Objectives ->
a – Decide whether each statement below agrees with the project description on automatic roundtrip engineering, answering yes or no and quoting the deciding words: (i) The project leaders are Christoph Kessler, Peter Bunus, and Uwe Assmann. (ii) The approach to ARE based on bijective weaving functions worked well in practice. (iii) In MDA, a UML model specifies the complete functionality.
b – Proceed with the project description on automatic roundtrip engineering, writing on from its final sentence.

Basic Techniques for Composition with Weaving and Automatic Roundtrip Engineering (ARE)
With Application to Program Parallelization


Project leaders: Christoph Kessler, Peter Bunus, and Uwe Assmann

PhD students: Mikhail Chalabine.

This subproject focuses on further development and applications of Automatic Roundtrip Engineering of software with weaving technology, its use for the industrial MDA (Model Driven Architecture) development approach introduced by OMG (OMG 2003), and application case studies in parallelization and debugging.

As MDA is a semi-automatic approach and a UML model only specifies a part of the complete functionality, the woven code is to be extended manually. For MDA to become an adequate alternative to traditional approaches, it requires a mechanism to keep different views and models consistent during the design and code generation process. Such a mechanism is offered by automatic roundtrip engineering (ARE), see Assmann (2003a). Changes applied to a generated view are to be (fully or partly automatically) committed to the source that the view was generated from. For instance, in the MDA scenario, manual edits in a platform-specific model (PSM) or in generated source code should be instantly reflected in the corresponding locations in the platform-independent model (PIM).

The research and development done in the RISE1-ARECOMP and RISE1-PARACOMP subprojects during the first three years showed that the chosen general approach to ARE based on bijective weaving functions, albeit working well in theory, fails in practice because of its underlying computational complexity.

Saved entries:
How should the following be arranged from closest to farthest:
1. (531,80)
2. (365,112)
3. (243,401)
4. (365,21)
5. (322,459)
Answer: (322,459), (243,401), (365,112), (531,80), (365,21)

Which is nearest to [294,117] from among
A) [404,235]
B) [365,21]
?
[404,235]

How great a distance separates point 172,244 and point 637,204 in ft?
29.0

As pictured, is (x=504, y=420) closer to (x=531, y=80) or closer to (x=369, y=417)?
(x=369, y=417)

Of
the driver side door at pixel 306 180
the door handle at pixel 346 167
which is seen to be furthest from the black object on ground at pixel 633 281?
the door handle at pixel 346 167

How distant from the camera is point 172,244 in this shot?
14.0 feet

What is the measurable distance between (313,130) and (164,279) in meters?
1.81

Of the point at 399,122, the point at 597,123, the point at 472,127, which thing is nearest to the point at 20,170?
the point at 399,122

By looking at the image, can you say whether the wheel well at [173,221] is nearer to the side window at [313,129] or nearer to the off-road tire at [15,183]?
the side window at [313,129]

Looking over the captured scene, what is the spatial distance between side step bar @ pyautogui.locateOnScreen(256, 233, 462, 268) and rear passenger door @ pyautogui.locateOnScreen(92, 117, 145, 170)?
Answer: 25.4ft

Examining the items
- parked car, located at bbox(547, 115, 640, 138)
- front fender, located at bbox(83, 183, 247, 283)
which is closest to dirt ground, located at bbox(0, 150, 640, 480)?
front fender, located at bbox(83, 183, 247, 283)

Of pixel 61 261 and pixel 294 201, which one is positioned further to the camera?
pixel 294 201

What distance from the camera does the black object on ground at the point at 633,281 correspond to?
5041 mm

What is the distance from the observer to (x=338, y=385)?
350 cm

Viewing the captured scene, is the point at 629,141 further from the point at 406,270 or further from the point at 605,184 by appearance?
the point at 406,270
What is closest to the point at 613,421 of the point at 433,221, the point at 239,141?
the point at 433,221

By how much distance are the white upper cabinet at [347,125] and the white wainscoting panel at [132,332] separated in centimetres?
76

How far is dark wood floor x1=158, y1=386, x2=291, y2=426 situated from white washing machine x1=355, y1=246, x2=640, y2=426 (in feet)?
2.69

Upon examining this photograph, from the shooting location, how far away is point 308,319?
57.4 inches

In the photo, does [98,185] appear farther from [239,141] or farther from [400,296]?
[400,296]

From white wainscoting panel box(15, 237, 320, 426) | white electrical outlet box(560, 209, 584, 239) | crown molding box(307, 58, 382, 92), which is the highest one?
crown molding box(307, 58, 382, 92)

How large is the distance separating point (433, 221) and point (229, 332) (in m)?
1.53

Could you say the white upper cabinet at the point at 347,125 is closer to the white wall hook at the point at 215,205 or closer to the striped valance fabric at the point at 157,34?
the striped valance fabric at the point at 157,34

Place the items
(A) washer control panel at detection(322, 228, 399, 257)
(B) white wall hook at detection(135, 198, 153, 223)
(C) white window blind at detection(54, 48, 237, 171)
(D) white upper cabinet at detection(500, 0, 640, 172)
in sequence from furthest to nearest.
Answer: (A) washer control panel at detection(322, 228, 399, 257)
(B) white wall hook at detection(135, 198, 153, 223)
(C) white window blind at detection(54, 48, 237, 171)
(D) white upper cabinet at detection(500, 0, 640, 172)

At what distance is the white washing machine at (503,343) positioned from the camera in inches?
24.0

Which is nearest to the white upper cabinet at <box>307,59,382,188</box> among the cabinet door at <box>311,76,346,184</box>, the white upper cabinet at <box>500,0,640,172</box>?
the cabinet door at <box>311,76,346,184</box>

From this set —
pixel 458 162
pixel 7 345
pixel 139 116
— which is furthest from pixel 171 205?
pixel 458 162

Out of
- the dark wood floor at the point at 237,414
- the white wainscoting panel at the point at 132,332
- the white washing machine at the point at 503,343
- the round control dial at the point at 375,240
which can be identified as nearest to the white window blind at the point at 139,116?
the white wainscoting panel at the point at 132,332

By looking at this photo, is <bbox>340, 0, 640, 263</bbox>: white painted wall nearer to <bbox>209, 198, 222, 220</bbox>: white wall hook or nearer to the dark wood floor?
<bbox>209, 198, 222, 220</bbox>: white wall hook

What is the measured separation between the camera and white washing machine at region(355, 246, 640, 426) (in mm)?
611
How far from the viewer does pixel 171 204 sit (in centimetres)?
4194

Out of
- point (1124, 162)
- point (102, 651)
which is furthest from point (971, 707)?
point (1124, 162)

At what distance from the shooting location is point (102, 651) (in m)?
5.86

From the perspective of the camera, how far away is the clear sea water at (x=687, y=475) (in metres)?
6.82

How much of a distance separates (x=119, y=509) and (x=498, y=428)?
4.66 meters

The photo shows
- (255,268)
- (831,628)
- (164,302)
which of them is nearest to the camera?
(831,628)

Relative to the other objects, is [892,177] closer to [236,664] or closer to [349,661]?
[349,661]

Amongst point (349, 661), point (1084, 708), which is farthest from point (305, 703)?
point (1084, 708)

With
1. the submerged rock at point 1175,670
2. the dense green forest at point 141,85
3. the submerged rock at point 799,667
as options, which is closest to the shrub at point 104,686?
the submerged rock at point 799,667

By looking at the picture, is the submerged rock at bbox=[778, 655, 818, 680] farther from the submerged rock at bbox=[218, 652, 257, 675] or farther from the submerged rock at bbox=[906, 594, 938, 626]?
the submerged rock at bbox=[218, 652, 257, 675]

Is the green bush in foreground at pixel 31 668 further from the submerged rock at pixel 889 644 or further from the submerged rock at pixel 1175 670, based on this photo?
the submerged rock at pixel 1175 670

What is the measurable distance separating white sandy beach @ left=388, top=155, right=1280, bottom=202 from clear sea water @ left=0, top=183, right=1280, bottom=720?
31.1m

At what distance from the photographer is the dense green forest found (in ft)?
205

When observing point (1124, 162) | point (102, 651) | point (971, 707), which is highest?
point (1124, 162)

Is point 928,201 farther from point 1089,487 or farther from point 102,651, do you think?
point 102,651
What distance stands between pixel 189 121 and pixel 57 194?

Outputs for the tasks ->
a –
(i) Yes: "Project leaders: Christoph Kessler, Peter Bunus, and Uwe Assmann"
(ii) No: "albeit working well in theory, fails in practice because of its underlying computational complexity"
(iii) No: "a UML model only specifies a part of the complete functionality"

b –
Starting from previous RISE results, we found that a better approach would be to consider aspects for weaving one at a time, resulting in a simpler weaving mechanism that is more amenable to inversion (Chalabine and Kessler 2006).

More specifically, we now split the ARE problem into two subproblems:

  1. Mapping changes back to the original core code, where the changed code does not stem from the application of an aspect, and
  2. Mapping changes back to aspects where the changed code came from, otherwise.

Instead of having to provide an inverse for the weaving of each aspect, we achieve the same effect by allowing to replay major sequences of weaving on demand, and maintaining information about the origin of each program point in transformation tables that can be composed in a straightforward way, given that we record the history of all aspect applications to the core code (Chalabine, Kessler and Bunus (2006)).

Furthermore, a case study is being performed using this new approach on a research prototype and method for ARE-enabled invasive interactive parallelization (Chalabine and Kessler 2005, Chalabine and Kessler 2006).

Publications 2006-2007

For publications of the first funding period, see also the RISE-PARACOMP workpackage 2002-2005.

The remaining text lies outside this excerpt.